In this section we will learn how to process multiband raster images and calculate vegetation indices. We will process Landsat 8 imagery of the Berlin region downloaded from the U.S. Geological Survey (USGS) EarthExplorer on October, 14 2022. The observation data of the Landsat 8 scene we will work with is the August, 3 2022. You may easily access the data here.

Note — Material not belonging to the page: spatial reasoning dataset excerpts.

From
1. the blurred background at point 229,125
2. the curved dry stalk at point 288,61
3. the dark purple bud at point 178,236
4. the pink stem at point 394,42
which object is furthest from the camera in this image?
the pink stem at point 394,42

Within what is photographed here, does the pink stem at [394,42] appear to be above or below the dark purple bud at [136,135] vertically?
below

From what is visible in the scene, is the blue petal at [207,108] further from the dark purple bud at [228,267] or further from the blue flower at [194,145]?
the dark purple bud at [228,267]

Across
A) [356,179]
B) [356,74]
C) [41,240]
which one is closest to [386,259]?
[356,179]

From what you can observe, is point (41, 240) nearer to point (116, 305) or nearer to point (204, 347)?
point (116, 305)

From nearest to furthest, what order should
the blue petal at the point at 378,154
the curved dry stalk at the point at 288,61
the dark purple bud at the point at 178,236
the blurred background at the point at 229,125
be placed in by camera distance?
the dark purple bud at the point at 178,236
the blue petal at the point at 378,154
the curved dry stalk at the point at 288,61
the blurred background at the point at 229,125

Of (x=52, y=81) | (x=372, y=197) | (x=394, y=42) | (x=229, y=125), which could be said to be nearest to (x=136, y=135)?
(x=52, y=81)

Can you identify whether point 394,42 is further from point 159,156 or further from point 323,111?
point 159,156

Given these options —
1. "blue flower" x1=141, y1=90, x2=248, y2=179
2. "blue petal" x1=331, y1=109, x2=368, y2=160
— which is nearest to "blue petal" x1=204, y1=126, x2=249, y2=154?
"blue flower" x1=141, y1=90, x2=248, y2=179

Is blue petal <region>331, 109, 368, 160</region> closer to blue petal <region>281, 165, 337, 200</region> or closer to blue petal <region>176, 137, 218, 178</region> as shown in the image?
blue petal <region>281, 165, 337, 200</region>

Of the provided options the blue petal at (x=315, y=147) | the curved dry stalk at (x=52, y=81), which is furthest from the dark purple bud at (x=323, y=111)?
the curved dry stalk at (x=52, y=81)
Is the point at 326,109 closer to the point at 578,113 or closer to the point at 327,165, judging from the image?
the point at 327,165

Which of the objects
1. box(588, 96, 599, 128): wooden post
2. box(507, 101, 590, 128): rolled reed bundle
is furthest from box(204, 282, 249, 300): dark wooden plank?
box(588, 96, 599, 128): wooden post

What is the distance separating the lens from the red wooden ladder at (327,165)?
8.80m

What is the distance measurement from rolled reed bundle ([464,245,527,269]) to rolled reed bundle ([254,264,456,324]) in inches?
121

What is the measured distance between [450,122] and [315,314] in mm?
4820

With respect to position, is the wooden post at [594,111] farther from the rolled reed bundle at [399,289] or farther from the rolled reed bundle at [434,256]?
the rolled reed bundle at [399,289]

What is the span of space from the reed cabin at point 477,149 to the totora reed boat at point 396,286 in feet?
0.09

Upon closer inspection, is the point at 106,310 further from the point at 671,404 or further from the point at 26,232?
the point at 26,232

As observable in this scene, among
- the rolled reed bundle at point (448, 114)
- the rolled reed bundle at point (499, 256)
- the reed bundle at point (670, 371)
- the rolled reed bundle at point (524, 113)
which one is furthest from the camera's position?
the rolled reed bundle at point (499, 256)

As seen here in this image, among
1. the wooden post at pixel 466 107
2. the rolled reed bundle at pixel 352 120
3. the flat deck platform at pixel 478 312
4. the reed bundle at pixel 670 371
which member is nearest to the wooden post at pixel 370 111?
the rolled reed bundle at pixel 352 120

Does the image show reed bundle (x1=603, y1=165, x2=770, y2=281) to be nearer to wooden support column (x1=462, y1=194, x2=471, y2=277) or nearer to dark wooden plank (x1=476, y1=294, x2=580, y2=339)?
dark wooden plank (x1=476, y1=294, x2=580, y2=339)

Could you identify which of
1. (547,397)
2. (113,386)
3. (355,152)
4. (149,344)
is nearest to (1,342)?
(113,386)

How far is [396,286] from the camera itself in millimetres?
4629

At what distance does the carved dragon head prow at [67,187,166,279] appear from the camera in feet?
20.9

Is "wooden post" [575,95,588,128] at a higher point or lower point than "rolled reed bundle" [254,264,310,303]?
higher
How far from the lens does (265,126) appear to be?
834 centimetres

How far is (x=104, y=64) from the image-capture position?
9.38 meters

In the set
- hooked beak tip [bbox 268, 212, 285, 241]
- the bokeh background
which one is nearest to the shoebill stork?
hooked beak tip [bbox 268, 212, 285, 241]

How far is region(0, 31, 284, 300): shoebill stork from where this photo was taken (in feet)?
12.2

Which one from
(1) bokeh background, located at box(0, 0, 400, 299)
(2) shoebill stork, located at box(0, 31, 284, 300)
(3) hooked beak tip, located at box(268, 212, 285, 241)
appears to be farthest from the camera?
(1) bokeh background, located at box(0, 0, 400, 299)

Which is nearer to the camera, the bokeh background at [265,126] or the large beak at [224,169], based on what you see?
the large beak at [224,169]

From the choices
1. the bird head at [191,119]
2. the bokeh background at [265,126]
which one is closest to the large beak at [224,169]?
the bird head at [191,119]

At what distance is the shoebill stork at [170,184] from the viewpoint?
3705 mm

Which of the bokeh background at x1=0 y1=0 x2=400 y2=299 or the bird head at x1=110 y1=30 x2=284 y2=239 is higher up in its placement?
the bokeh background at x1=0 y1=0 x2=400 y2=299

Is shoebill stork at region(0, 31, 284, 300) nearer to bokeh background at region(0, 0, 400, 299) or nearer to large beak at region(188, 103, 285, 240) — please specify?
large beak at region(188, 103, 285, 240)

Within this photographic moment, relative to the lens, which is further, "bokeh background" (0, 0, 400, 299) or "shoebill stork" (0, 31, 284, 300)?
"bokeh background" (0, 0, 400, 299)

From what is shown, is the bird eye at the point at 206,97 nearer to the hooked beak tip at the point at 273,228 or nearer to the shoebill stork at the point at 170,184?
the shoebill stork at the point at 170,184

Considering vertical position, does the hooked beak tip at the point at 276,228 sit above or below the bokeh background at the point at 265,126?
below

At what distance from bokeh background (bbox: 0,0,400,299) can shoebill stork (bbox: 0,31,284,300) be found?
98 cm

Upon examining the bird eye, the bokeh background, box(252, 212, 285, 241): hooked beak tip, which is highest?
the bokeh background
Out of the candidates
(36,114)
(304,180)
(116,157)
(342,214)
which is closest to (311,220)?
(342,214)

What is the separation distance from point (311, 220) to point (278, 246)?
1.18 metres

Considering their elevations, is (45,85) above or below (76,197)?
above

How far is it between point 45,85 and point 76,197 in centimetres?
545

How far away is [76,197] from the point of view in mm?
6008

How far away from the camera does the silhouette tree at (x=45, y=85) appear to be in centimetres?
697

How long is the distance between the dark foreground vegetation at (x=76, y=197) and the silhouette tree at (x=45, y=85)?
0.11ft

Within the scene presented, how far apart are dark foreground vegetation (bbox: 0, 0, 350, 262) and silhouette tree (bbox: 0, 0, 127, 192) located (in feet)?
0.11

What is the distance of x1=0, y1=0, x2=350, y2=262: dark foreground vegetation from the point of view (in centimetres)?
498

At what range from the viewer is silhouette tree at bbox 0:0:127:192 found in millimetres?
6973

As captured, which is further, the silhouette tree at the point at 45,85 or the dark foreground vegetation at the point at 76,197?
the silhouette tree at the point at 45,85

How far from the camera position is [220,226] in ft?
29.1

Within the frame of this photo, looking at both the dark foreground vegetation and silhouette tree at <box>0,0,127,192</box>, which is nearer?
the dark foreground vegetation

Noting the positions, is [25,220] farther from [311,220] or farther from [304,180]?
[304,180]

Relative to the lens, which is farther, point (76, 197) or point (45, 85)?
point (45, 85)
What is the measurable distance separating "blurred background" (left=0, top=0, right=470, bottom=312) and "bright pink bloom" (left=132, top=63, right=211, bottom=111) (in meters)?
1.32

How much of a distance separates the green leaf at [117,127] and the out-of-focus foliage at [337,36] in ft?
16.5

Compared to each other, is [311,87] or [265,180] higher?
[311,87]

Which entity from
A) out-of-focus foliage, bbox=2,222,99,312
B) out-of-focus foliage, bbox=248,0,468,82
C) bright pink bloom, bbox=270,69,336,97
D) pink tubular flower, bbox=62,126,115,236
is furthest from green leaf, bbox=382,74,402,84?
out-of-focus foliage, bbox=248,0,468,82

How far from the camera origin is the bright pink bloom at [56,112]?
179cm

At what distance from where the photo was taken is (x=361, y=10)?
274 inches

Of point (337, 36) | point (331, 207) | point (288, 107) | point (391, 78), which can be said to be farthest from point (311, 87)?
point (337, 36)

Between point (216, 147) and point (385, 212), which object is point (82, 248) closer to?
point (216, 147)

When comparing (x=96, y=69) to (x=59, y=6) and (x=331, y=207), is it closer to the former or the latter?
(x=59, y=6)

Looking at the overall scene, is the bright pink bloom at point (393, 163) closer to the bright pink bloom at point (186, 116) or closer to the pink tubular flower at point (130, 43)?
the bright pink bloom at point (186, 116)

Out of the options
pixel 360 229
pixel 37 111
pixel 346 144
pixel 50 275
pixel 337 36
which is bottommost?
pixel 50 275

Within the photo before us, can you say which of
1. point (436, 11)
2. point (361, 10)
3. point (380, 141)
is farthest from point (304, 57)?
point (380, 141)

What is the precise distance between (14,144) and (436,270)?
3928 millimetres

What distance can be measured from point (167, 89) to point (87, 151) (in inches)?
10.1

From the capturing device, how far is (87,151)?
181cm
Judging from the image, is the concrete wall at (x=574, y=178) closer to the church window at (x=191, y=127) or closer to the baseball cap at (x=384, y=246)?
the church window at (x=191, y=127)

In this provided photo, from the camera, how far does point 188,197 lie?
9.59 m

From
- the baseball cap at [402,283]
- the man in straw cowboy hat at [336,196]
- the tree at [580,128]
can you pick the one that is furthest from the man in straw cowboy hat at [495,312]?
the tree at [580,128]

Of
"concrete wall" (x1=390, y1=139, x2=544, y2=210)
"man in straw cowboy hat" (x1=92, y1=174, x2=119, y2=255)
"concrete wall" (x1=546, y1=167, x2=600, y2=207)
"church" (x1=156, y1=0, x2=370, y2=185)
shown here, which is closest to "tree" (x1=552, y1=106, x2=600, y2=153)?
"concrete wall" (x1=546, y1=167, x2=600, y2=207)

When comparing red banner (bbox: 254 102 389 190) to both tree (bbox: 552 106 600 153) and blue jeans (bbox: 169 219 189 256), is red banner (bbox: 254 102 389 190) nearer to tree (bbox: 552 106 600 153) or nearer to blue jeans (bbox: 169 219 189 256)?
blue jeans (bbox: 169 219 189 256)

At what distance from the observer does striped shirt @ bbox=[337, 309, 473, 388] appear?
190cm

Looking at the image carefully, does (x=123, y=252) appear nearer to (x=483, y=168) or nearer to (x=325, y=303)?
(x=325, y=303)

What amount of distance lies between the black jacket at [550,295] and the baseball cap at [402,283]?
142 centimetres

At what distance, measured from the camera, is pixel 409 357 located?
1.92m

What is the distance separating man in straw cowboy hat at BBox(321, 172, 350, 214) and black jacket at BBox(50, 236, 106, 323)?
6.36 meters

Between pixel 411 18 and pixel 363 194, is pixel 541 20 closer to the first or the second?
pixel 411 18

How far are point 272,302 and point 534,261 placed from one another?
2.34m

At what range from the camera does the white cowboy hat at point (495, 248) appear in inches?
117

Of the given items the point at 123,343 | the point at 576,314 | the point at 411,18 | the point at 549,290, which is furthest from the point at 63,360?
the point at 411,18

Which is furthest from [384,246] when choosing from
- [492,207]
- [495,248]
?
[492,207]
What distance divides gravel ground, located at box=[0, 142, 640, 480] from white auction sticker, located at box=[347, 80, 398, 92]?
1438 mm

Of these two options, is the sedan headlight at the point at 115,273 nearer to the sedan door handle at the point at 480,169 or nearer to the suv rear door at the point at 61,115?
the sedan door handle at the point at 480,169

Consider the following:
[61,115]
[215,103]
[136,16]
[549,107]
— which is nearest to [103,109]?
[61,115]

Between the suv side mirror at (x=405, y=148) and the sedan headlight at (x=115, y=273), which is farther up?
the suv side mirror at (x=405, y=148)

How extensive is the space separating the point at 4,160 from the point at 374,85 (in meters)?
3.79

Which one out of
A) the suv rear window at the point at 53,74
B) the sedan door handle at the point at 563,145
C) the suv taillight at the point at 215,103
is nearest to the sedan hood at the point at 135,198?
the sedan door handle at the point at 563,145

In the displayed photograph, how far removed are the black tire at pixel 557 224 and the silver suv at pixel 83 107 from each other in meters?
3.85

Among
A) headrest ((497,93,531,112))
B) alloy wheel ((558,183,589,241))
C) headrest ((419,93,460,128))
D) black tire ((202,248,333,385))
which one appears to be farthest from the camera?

# First, let's import the needed libraries.
import numpy as np
import matplotlib.pyplot as plt
import pandas as pd
import geopandas as gpd
import os
import rasterio
import earthpy as et
import earthpy.plot as ep
import earthpy.spatial as es
from glob import glob
from rasterio.plot import plotting_extent
Load the required shapefile data, convert to desired crs
("epsg:32633"
).
# Retrieve Federal States
import zipfile, requests, io
url = "https://daten.gdz.bkg.bund.de/produkte/vg/vg5000_0101/aktuell/vg5000_01-01.utm32s.shape.ebenen.zip"
r = requests.get(url)
z = zipfile.ZipFile(io.BytesIO(r.content))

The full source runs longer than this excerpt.